You also get a number of parts for customizing the size and shape of the controller's joysticks. Each joystick easily comes apart with a small tug, allowing you to replace the shaft of the joystick with something heavier, or use a convex rubber cap instead of the default concave option (the latter usually offers better grip, but it's left up to you). There are even 10g, 14g and 16g weights that slip in under the controller’s rear grips to weigh it down more in your hand.
While all of the primary inputs are there – dual joysticks, D-pad, PS button, touchpad, share and option buttons, and the like – there are also four additional, programmable buttons along the back of the controller. Named S1, S2, S3, and S4, these replace the two programmable paddles on the rear of the Revolution Pro models.
These ‘S’ buttons can be mapped to existing inputs, giving you a back-door way of throwing a sly grenade, crouching, or launching a melee attack without taking your thumbs off the joysticks – a valuable option during a fast-paced shooter like Call of Duty or the upcoming Doom Eternal.
What's most impressive is being able to map these using only the controller: if you hold down the profile button for three seconds you can then select an 'S' button, and then press the other button whose functionality you want to copy over.
You can create more extensive presets in Racon's PC app, which allows you to remap the rest of the buttons (PS button excluded) and alter the sensitivity of the joysticks. Our only real disappointment is that you need to install the app on PC to make your own presets (via the Nacon Gaming website), with no option to do so through the PS4 console.
The Nacon Revolution Unlimited Pro Controller is a treat to use.
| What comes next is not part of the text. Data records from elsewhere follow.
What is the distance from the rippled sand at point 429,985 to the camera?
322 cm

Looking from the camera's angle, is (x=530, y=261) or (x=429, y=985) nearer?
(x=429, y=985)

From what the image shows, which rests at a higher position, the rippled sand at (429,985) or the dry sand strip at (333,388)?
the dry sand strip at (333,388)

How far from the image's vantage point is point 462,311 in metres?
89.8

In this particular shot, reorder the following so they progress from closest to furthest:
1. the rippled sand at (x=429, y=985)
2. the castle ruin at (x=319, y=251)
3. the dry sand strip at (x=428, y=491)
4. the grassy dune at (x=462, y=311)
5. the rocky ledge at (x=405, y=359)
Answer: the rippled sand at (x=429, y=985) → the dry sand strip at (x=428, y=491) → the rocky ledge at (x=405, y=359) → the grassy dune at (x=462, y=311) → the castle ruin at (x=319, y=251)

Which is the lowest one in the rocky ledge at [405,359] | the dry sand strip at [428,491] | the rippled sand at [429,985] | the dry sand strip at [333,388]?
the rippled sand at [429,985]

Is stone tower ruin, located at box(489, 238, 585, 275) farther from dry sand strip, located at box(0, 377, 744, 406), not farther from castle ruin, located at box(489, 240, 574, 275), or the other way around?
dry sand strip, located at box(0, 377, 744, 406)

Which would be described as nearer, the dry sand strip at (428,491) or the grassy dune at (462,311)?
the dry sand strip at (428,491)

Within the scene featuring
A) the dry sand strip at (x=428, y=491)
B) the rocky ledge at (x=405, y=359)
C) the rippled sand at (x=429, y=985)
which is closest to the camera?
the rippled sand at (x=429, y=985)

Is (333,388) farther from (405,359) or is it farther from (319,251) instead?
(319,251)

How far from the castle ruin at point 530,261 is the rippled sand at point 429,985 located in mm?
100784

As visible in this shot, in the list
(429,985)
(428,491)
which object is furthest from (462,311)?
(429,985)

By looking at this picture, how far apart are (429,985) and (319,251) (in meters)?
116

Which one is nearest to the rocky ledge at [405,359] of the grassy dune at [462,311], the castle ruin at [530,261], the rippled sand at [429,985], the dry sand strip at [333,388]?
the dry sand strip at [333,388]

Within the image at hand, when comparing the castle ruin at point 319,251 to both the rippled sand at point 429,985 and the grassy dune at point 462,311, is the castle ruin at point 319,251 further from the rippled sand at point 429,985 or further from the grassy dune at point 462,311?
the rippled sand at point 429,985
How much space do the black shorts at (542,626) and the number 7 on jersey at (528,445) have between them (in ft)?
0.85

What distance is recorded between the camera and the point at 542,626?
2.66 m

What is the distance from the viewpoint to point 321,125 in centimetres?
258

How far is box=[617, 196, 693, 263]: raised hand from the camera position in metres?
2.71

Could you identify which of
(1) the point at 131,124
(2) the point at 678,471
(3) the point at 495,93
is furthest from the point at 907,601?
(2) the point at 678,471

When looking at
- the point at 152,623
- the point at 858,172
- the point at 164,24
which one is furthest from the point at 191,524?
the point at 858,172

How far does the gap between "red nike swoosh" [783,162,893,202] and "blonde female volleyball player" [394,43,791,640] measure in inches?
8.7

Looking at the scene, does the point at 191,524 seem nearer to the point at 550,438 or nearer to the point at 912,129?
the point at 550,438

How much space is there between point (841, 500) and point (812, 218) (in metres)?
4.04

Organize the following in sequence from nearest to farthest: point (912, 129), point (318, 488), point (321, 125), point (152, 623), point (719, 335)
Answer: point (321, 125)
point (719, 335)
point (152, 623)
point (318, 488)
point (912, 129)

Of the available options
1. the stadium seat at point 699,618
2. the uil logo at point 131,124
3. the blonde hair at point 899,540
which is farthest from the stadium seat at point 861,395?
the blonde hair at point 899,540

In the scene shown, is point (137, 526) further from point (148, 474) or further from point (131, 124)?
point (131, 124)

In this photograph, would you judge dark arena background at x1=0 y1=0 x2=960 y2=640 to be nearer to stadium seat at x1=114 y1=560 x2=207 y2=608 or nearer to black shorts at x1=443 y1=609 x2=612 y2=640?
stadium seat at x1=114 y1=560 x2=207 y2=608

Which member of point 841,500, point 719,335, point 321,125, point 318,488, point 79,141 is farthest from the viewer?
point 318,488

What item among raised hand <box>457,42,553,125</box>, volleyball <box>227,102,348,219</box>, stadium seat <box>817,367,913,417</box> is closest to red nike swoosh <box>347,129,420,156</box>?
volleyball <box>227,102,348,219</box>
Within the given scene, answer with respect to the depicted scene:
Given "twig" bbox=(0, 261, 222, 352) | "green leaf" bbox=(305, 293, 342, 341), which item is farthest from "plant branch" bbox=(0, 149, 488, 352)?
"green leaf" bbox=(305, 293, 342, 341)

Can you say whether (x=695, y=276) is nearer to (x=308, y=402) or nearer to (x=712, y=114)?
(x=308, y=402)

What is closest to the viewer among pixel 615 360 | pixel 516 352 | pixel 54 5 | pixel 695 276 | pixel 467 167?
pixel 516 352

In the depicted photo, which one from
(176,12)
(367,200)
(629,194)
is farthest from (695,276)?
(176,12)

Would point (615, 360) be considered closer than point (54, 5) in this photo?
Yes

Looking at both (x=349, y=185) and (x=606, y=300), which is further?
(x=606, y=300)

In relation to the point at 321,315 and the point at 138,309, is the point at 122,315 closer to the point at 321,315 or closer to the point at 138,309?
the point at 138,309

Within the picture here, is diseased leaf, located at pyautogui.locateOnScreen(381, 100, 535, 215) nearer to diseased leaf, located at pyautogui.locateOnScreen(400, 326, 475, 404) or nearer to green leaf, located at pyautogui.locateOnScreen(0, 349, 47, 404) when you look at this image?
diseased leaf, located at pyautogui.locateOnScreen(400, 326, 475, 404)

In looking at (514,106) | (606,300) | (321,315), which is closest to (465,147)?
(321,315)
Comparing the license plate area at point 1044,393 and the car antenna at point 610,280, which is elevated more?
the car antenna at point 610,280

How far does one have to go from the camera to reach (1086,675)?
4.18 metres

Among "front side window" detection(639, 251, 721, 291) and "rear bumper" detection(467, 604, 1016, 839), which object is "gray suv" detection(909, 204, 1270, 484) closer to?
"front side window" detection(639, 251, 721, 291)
The bulked-out shape and rubber grips make it well suited to long play sessions without cramp or discomfort, with hair-triggers and spacious joysticks that allow for far more precise control, along with the button mapping to make your controller work to your preferences; not to mention the option to swap between wired or wireless play, so you're not stuck waiting for the thing to charge before being able to play again.
The Nacon controller is perfect for shooters, then, where you may need to swap between different mapping presets when you switch to a new weapon or loadout in the heat of battle, while the overall comfort and quality of the build makes it a joy to use for anything from resource management sims to 2D platformers (we sunk a good few hours into Rayman Legends to make sure...).
The LED markers also prove handy for easily tracking what mode and settings are currently enabled on the controller: a blue ring of light around the right joystick for Mode 1's default play, a red ring for jumping between Mode 2's preset profiles on the fly, while additional LED indicators show the battery level and whether the microphone is muted (mode 3 is just the second mode for use on PC, and turns the ring an eye-catching violet.)
For the majority of gamers out there, the standard DualShock 4 controller that shipped with your console is likely to be enough for your needs. Those unused to the complexity of surplus buttons, meanwhile, may find the Nacon’s rear buttons hard to find or identify during gameplay, as you'll need to use fingers that usually only have to grip the sides of the controller.
But for those wanting that extra edge for online play, more control over their button inputs, or just an extra level of comfort for long sessions, the Nacon Revolution Unlimited Pro Controller is great bet – and with the quality of materials to make this a third-party controller worthy of its official PlayStation stamp.